BOFIT Viikkokatsaus / BOFIT Weekly Review 2020/12

China Customs reports that the value of goods imports decreased by 4 % y-o-y in January-February, while imports of key commodities such as crude oil, despite a small dip, were up slightly on-year. The coronavirus crisis is likely to have a delayed impact on imports as many of China’s import orders were already shipped when the crisis broke out. It takes sea cargo from Europe or the Americas roughly a month to reach China. In addition, deliveries, like certain commodities, may be based on long-term supply contracts that can be difficult to modify quickly. As the drop in production markedly outstripped the decline in imports, inventories in China built up.

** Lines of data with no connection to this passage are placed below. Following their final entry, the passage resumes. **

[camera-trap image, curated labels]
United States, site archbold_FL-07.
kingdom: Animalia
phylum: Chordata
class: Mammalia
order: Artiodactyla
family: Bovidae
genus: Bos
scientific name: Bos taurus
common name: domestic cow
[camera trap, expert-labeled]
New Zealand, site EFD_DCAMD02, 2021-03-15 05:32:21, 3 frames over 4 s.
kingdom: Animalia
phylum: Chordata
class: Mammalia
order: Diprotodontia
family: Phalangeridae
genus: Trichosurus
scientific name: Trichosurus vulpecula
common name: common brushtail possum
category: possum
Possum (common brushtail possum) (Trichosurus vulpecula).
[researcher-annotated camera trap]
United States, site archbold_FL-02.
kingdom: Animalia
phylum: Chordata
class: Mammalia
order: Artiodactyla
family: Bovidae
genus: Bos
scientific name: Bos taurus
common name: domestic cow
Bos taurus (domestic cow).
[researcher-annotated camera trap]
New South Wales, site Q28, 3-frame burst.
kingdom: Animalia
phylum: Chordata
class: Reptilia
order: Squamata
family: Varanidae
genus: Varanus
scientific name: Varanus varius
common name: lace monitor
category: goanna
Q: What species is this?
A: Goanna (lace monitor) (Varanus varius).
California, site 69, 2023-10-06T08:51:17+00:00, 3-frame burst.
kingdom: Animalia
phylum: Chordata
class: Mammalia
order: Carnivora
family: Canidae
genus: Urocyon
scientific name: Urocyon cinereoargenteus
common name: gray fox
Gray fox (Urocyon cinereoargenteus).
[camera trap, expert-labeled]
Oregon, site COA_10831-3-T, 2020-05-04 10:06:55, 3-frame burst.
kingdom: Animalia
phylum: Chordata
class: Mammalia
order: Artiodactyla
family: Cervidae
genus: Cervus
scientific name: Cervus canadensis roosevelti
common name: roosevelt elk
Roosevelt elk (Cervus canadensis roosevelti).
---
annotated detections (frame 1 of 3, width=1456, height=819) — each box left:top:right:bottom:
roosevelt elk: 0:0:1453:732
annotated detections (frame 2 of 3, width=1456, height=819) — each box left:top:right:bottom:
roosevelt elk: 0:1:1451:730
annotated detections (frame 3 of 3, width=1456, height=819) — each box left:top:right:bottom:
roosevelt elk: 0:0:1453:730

Goods import trends varied from country to country. Imports from the EU fell by 19 %, from Japan by 9 % and from Korea by 8 %, while imports from ASEAN countries in Southeast Asia rose by 8 %. While imports from the US rose by 2 %, the value of imports from the US fell short of the amount agreed in “phase 1” trade agreement between China and the US. Under the agreement, China commits to buy every month this year US goods an average of a bit over 5 billion dollars more than in in 2017. To reach this would have required 34 billion dollars in goods imports in January-February, when the actual value of imports was less than 18 billion dollars. It is difficult to see how China manages to meet its agreed purchases this year.

Chinese exports contracted by 17 % y-o-y in January-February and goods trade showed an exceptional deficit of a few billion dollars. China’s export outlook remains bleak. The February purchasing managers index (PMI) showed a collapse in export orders. Since then, the coronavirus crisis has spread to all of China’s main export markets.